■ **TASK INPUT**
▼

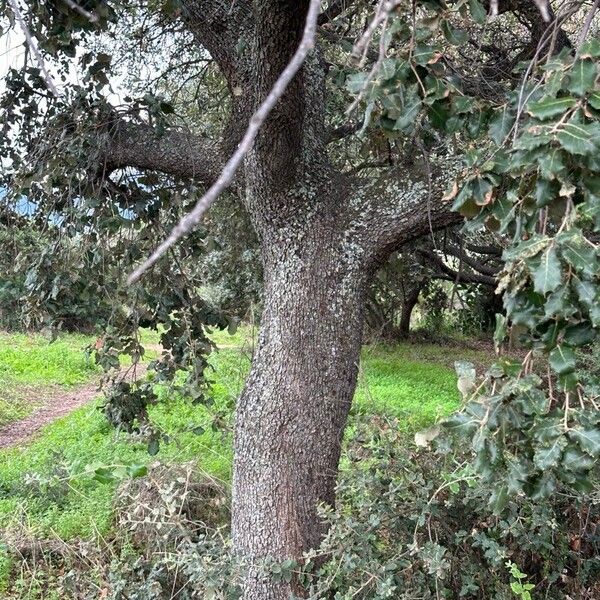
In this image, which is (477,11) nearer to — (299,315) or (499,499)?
(499,499)

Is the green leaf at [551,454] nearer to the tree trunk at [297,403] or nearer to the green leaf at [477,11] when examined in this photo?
the green leaf at [477,11]

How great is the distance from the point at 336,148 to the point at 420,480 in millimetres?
2927

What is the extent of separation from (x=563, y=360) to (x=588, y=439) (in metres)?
0.16

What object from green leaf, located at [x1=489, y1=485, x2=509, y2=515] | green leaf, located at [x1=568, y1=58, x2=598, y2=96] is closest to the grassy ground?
green leaf, located at [x1=489, y1=485, x2=509, y2=515]

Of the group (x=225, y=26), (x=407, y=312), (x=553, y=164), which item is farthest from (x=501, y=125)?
(x=407, y=312)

▲

■ **GIVEN EXERCISE**
Please return every one of the lines above word for word, leaving out the pictures.

■ **WRITTEN SOLUTION**
In this image, which is (477,11) nearer to — (299,315) or (499,499)?
(499,499)

Is the green leaf at [551,454] nearer to the tree trunk at [297,403] or nearer to the green leaf at [477,11] when examined in this photo?
the green leaf at [477,11]

How great is the distance from the point at 336,148 to the point at 420,480 in millimetres?
2927

What is the extent of separation from (x=563, y=360) to (x=588, y=439) (in metres)?
0.16

What object from green leaf, located at [x1=489, y1=485, x2=509, y2=515] | green leaf, located at [x1=568, y1=58, x2=598, y2=96] is closest to the grassy ground?
green leaf, located at [x1=489, y1=485, x2=509, y2=515]

Of the group (x=225, y=26), (x=407, y=312), (x=553, y=164), which item is farthest from (x=501, y=125)?
(x=407, y=312)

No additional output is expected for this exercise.